# Overture5 and using Hollywood Orchestra



## NYC Chaz (Oct 25, 2016)

I have used sibelius and notion in past years but with the sound libraries that came with them.Overture 5 does not have a companion library yet,so i was hoping to use it
with Hollywood Orch. Under software instrument,East West and playx64 is showing,but
how do i get the individual instruments to appear on the staff.Hollywood Orch.is on an
external ssd.Any help would be greatly appeciated.


----------



## Rob (Oct 26, 2016)

I'm in bed now  but tomorrow I'll try and help you out...


----------



## NYC Chaz (Oct 26, 2016)

Rob said:


> I'm in bed now  but tomorrow I'll try and help you out...
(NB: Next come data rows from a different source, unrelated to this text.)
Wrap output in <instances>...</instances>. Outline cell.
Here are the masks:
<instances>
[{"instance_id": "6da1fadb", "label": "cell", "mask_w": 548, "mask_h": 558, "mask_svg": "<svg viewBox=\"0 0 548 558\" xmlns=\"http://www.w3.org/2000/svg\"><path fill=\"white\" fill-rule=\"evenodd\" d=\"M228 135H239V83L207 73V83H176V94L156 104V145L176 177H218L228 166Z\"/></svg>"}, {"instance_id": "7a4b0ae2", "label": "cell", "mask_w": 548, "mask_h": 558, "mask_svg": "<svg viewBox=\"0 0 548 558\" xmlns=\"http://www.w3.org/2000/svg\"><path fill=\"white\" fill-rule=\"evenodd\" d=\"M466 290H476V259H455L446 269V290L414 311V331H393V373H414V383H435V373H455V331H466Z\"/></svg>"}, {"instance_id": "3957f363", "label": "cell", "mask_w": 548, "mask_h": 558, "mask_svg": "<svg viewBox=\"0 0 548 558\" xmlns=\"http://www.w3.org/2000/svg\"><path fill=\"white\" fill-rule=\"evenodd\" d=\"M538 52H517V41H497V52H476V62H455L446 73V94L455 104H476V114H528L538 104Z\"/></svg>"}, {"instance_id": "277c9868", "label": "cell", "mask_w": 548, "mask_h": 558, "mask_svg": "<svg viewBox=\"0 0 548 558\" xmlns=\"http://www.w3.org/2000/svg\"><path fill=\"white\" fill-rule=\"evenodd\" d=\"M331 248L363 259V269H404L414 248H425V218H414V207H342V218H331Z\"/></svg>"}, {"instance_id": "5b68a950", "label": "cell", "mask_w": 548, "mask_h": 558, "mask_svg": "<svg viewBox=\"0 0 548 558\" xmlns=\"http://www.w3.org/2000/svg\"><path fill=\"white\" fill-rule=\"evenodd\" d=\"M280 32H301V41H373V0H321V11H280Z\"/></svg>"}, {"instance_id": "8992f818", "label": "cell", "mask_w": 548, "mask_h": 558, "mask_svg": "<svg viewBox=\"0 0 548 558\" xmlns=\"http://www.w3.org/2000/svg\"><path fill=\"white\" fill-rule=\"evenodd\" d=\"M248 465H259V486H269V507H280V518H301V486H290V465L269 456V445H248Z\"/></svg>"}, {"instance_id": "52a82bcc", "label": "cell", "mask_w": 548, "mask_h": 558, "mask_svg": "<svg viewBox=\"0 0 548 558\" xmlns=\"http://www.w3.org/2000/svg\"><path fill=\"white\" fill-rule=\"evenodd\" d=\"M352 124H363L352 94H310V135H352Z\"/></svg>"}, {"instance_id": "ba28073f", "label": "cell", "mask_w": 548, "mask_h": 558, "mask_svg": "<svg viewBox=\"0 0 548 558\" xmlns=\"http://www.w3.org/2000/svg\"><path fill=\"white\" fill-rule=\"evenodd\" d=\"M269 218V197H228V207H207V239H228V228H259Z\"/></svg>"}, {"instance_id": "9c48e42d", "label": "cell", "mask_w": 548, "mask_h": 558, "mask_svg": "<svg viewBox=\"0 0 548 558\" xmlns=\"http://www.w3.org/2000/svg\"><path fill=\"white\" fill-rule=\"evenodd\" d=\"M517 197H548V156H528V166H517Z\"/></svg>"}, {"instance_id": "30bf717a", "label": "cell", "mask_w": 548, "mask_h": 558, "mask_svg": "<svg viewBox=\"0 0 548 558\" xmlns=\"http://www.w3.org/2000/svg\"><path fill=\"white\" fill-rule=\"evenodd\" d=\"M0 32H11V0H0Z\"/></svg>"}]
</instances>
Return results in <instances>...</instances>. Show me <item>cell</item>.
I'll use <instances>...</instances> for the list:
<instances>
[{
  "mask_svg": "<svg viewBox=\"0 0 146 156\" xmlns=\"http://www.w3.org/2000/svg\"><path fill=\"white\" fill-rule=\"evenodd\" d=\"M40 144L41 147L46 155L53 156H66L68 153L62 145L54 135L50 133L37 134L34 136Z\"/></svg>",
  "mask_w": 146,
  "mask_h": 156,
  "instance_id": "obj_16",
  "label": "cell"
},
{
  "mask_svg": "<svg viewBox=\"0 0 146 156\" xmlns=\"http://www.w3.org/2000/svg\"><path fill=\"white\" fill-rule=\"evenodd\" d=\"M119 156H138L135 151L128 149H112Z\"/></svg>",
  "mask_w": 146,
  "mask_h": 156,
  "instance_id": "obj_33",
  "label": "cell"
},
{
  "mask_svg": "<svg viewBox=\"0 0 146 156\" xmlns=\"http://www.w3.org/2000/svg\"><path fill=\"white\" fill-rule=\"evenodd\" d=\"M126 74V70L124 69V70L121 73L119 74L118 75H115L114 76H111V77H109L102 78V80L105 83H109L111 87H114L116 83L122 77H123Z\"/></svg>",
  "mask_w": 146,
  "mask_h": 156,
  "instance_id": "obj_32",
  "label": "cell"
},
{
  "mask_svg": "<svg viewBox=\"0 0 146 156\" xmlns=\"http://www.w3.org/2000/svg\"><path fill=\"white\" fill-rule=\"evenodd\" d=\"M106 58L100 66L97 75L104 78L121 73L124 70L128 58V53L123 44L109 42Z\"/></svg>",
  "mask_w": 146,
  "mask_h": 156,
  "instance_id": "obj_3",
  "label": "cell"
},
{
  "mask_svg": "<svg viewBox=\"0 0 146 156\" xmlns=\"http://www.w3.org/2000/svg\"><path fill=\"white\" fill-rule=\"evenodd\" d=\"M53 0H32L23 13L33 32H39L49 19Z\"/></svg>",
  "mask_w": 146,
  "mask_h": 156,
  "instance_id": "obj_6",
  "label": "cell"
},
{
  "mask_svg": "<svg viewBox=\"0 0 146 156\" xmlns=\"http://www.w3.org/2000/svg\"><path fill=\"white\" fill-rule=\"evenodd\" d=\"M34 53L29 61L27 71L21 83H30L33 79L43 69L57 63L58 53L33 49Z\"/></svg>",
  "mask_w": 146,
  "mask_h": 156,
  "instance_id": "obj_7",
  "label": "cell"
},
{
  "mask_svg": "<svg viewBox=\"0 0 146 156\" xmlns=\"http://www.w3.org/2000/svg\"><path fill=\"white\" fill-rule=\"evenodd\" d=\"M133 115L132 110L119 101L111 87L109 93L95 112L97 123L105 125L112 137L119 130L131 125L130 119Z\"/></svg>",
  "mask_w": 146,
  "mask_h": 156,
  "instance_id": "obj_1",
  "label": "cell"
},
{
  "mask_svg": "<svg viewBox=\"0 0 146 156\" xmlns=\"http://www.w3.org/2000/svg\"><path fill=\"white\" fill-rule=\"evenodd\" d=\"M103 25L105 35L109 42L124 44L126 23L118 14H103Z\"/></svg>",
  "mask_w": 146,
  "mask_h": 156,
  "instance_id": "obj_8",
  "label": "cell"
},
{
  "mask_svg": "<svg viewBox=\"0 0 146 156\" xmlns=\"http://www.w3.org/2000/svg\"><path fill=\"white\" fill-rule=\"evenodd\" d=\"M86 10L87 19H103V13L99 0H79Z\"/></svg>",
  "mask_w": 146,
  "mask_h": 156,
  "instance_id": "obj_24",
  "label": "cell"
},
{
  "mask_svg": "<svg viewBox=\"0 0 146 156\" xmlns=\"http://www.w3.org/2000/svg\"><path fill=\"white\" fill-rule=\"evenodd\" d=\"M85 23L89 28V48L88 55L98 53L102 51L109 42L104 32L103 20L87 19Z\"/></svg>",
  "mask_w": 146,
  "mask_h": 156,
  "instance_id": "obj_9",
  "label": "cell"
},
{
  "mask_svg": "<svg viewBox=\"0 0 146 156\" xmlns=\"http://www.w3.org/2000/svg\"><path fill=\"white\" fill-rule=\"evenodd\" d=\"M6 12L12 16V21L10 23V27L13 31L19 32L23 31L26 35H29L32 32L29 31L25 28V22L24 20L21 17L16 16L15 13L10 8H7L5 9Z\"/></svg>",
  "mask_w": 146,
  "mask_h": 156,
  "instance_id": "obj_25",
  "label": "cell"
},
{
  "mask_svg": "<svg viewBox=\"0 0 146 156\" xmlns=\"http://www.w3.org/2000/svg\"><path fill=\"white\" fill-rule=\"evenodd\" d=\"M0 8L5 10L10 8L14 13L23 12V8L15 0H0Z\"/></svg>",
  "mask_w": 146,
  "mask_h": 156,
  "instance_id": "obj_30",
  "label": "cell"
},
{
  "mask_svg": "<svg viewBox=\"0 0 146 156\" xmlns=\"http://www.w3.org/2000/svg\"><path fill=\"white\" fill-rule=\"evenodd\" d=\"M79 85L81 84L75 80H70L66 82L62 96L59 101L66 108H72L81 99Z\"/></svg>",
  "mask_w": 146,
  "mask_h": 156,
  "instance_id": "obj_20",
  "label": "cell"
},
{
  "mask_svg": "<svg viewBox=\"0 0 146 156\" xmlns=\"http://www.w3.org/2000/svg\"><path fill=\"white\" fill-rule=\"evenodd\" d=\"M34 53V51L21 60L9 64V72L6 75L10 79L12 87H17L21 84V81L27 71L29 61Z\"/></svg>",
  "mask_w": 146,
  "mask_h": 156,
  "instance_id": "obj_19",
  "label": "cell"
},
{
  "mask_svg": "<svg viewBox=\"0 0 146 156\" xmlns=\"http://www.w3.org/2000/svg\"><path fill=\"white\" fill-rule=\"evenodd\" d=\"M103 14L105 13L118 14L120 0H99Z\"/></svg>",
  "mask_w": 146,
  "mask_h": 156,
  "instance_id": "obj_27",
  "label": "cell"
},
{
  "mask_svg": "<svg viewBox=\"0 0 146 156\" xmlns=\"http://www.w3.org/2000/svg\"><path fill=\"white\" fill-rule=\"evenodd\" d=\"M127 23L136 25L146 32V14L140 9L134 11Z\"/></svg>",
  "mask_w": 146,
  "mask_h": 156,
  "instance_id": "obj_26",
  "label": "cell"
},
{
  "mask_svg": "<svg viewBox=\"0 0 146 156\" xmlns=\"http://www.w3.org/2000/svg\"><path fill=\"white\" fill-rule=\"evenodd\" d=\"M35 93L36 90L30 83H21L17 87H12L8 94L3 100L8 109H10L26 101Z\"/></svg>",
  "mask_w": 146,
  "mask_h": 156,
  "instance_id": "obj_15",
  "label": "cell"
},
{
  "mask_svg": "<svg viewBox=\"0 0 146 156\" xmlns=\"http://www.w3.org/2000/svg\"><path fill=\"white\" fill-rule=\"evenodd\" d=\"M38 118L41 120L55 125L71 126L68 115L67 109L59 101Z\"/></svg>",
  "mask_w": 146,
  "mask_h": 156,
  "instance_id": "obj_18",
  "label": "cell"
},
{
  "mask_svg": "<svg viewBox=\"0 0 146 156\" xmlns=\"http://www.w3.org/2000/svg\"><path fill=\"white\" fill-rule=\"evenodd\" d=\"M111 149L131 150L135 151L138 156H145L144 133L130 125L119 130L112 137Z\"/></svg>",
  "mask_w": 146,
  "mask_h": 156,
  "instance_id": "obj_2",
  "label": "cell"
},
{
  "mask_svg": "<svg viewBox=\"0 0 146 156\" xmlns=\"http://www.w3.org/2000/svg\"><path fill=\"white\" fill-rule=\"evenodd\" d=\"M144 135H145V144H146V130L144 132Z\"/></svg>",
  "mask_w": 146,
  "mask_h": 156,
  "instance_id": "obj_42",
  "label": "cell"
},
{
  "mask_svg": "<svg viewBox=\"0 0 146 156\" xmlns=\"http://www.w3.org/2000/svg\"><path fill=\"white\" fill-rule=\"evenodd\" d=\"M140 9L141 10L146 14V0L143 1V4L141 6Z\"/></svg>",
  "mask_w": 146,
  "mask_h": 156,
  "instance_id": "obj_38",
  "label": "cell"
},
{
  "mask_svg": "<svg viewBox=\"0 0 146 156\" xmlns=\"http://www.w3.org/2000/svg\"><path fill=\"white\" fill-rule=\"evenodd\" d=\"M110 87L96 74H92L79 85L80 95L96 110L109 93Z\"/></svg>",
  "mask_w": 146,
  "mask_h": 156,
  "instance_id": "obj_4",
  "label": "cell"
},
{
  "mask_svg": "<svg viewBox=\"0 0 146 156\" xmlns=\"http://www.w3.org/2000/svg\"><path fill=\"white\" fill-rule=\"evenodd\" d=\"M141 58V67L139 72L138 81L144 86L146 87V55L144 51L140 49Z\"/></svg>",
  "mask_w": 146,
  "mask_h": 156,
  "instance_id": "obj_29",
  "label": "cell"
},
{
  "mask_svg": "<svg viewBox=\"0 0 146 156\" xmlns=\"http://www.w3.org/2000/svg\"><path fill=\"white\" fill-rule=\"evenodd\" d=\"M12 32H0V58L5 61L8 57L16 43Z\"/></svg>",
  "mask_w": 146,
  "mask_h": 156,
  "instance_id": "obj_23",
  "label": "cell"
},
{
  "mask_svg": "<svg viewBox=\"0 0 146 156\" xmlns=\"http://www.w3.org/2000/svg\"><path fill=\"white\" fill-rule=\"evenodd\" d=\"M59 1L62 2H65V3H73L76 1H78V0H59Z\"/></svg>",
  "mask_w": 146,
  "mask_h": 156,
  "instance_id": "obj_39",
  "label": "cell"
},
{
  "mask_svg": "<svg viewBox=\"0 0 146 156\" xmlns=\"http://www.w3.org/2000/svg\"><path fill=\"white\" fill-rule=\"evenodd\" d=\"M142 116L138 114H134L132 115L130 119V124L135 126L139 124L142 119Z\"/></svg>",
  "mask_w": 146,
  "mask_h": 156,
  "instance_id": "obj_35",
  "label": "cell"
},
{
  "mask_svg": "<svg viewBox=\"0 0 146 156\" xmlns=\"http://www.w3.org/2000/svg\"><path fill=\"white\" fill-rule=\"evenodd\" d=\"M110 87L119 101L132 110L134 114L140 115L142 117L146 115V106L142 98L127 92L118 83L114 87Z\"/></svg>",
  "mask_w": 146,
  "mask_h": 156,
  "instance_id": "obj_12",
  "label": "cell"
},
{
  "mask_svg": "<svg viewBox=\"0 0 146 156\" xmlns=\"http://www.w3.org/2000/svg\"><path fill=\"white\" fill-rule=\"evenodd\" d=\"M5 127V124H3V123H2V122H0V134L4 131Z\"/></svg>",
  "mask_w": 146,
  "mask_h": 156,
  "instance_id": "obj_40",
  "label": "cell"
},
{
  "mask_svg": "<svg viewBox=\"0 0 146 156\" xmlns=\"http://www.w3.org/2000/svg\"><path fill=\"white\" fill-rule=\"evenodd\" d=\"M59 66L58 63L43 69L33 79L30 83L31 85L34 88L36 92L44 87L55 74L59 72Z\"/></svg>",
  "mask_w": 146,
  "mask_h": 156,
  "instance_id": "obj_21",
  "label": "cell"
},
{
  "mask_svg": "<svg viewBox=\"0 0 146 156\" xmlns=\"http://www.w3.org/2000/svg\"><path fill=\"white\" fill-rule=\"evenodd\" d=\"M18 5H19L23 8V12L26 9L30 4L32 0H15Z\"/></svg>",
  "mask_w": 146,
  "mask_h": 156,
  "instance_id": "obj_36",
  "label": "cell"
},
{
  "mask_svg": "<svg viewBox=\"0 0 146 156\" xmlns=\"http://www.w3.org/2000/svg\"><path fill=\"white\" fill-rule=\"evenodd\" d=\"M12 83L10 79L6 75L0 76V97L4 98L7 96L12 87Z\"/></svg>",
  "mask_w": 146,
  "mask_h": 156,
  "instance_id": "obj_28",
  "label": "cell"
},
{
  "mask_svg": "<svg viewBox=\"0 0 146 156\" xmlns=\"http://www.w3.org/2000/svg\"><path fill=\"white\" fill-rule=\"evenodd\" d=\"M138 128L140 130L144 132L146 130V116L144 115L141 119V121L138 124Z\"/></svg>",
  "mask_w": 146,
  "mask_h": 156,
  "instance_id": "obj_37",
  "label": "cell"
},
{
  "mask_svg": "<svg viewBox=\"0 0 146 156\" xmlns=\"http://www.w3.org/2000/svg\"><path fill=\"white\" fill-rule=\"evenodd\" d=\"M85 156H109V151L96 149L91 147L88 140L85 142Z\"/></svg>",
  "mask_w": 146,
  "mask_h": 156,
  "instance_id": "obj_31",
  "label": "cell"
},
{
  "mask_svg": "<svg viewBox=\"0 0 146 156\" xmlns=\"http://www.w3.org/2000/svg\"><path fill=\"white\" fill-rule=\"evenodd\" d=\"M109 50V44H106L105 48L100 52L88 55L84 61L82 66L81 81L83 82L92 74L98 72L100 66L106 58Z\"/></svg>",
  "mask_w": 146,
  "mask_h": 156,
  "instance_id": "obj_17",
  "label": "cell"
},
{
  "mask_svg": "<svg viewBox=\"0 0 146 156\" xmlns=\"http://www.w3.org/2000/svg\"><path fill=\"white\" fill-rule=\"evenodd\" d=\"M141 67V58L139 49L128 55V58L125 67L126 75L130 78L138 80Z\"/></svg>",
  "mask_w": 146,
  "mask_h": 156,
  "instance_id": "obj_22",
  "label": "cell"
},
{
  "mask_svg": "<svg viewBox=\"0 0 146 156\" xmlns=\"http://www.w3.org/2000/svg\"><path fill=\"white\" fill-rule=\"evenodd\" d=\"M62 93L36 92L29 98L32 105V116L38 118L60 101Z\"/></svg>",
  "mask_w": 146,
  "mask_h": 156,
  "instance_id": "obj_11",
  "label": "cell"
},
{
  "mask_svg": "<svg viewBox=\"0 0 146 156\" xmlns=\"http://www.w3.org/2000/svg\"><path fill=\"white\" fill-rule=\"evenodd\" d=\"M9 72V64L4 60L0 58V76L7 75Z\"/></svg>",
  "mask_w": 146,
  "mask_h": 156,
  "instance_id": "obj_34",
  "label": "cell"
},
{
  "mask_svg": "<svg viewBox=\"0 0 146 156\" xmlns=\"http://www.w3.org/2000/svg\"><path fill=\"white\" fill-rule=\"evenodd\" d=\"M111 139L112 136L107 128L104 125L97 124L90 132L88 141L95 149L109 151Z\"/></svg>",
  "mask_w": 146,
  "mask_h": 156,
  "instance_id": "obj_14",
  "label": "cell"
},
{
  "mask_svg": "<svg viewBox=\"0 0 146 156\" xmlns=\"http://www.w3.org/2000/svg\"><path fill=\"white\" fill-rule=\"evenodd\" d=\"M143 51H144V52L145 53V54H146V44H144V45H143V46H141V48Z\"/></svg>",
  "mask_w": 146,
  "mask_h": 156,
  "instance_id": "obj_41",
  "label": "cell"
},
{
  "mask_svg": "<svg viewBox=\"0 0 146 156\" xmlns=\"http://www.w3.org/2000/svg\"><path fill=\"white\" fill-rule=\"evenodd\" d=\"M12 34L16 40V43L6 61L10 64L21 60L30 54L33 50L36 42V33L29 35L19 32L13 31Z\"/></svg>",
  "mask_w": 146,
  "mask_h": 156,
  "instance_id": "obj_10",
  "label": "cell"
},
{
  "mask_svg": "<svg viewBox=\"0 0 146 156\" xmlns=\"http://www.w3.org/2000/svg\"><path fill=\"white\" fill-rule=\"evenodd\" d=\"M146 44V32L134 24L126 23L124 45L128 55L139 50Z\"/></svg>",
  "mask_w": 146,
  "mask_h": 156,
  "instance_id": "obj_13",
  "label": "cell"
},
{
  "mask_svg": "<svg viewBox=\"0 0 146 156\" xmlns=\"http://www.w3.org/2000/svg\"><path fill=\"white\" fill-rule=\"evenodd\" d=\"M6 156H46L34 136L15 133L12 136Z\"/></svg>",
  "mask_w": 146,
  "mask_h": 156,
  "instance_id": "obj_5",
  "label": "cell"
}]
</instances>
Thanks very much,i appreciate it.


----------



## Rob (Oct 27, 2016)

hi Chaz, here's what I do... first, create the ensemble you need, in the video I've chosen the string quartet... now the program assigns the staves to a general midi instrument. Next, assign Play as a software instrument and close. Allow a few seconds for the name Play to appear as the playback instrument. Now right-click on the first track and "show track's instrument". Here you load all the instruments you need, Play automatically assigns different midi channels. I don't have Hollywood Orchestra, so I loaded from Ewqlso gold. Close Play, click on second track and in the inspector, "Output device" choose from "Existing Instrument" the instance of Play you already have. Do the same for the rest of the tracks, you're done! Instruments are assigned to the staves... hope this at least gets you started

www.robertosoggetti.com/LoadingInstr.mp4


----------



## Hannes_F (Oct 27, 2016)

Lovely setup video, Rob. I am sure that helps many users out.


----------



## NYC Chaz (Oct 27, 2016)

Rob said:


> hi Chaz, here's what I do... first, create the ensemble you need, in the video I've chosen the string quartet... now the program assigns the staves to a general midi instrument. Next, assign Play as a software instrument and close. Allow a few seconds for the name Play to appear as the playback instrument. Now right-click on the first track and "show track's instrument". Here you load all the instruments you need, Play automatically assigns different midi channels. I don't have Hollywood Orchestra, so I loaded from Ewqlso gold. Close Play, click on second track and in the inspector, "Output device" choose from "Existing Instrument" the instance of Play you already have. Do the same for the rest of the tracks, you're done! Instruments are assigned to the staves... hope this at least gets you started
> 
> www.robertosoggetti.com/LoadingInstr.mp4


 This is very helpful.I can't thank you enough for taking the time to respond and make this video.


----------



## Maximvs (Oct 28, 2016)

Rob said:


> hi Chaz, here's what I do... first, create the ensemble you need, in the video I've chosen the string quartet... now the program assigns the staves to a general midi instrument. Next, assign Play as a software instrument and close. Allow a few seconds for the name Play to appear as the playback instrument. Now right-click on the first track and "show track's instrument". Here you load all the instruments you need, Play automatically assigns different midi channels. I don't have Hollywood Orchestra, so I loaded from Ewqlso gold. Close Play, click on second track and in the inspector, "Output device" choose from "Existing Instrument" the instance of Play you already have. Do the same for the rest of the tracks, you're done! Instruments are assigned to the staves... hope this at least gets you started
> 
> www.robertosoggetti.com/LoadingInstr.mp4



Thanks a lot Rob for posting this great video... at last I am able to see an Overture 5 video tutorial!
I wonder how involved is the setup of large patches like for example a violin 1 section with multiple articulations via key switching on a single stave. I have been looking at Overture 5 with great interest but the lack of video tutorials have kind of put me off from trying it... I just don't have much time to read through a large manual.

Cheers, Max


----------